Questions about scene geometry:
-- -- --

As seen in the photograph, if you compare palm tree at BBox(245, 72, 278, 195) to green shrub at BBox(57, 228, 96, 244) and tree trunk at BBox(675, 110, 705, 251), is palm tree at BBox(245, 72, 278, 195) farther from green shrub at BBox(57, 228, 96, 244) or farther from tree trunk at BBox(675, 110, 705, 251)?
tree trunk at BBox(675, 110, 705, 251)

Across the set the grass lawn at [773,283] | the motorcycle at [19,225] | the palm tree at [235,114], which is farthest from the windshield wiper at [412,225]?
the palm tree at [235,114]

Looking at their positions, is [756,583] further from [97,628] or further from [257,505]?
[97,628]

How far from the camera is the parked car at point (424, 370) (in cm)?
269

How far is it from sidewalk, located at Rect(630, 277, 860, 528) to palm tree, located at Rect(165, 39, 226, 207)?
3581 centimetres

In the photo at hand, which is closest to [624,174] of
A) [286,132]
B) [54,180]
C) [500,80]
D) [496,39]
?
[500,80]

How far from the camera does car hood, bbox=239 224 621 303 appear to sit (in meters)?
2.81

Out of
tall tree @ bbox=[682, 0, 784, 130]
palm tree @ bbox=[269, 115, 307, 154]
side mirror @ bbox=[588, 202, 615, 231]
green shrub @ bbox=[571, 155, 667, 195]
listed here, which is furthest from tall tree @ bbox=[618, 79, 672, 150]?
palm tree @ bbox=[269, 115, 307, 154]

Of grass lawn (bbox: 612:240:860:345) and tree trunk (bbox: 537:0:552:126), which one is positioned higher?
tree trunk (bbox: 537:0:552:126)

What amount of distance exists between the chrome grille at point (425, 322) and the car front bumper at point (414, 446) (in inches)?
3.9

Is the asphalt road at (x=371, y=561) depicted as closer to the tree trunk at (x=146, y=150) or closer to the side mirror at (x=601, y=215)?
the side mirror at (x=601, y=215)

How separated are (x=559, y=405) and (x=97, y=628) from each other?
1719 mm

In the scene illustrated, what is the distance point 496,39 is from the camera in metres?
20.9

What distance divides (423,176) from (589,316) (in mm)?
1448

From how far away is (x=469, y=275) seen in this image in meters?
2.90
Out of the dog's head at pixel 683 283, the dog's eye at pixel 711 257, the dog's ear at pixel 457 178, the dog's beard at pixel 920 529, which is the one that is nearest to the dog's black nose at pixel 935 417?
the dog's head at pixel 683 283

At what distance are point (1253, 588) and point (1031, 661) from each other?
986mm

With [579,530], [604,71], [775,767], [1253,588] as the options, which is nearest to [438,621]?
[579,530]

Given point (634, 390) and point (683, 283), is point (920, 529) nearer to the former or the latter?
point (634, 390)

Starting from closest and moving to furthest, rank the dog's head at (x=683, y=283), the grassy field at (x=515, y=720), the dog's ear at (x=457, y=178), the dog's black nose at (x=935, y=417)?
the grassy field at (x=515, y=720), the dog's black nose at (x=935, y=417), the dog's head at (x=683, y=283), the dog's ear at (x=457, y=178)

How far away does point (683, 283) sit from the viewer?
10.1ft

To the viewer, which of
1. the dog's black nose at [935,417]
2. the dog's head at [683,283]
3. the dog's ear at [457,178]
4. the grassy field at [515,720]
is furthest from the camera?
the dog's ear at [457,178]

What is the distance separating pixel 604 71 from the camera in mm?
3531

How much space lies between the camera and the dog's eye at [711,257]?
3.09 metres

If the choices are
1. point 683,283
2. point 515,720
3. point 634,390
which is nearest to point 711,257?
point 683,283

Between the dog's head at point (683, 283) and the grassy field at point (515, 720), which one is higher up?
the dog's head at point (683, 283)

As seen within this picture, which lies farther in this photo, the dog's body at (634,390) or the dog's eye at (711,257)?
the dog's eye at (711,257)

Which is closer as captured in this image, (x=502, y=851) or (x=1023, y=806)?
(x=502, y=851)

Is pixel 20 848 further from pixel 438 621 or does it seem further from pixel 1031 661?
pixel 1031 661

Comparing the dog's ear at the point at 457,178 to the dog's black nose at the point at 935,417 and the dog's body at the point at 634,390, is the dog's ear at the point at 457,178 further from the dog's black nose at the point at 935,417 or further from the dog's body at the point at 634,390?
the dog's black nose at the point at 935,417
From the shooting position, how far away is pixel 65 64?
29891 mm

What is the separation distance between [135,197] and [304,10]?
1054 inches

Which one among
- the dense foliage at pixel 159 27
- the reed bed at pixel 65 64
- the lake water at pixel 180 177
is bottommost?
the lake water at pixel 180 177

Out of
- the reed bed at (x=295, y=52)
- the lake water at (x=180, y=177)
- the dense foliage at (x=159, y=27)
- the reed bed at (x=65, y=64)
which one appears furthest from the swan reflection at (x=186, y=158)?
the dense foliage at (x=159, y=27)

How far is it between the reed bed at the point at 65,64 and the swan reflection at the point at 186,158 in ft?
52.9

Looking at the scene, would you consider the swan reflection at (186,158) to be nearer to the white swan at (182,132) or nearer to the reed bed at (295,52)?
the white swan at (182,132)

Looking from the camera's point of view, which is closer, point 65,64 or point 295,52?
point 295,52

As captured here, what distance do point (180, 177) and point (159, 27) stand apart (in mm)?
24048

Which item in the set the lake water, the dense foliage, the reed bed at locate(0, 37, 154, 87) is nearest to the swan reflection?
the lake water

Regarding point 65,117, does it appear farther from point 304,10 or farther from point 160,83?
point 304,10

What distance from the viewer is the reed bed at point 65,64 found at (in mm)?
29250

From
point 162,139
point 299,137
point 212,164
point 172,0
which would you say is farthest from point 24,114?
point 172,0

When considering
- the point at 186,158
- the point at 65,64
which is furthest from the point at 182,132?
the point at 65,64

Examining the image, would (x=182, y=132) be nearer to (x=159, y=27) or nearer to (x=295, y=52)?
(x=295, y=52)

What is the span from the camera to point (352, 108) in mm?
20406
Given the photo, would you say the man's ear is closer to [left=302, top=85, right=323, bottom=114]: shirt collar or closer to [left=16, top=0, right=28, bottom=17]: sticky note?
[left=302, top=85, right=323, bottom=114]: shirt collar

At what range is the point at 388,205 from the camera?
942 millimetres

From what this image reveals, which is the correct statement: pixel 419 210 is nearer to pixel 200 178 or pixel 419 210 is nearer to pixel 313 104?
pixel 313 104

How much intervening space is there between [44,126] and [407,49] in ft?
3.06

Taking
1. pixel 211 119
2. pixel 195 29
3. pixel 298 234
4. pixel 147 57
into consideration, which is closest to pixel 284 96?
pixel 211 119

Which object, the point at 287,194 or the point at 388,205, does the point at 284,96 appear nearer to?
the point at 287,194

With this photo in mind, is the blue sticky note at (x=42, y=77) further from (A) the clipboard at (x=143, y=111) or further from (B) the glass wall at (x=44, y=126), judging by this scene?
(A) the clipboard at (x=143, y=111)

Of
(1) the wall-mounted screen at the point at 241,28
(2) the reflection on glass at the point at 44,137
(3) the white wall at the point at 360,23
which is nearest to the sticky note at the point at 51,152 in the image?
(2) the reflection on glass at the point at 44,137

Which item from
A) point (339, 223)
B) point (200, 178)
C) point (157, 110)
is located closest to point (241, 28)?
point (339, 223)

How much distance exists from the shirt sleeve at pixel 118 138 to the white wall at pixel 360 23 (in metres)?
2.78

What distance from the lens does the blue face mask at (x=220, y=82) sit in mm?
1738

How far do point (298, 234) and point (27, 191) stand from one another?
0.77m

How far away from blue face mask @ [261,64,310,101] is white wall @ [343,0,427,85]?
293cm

-- -- --

Count the lines in the items above that contain the string "meters", treating uppercase and lowercase as different. Reply with the number alone.

Answer to this task:
2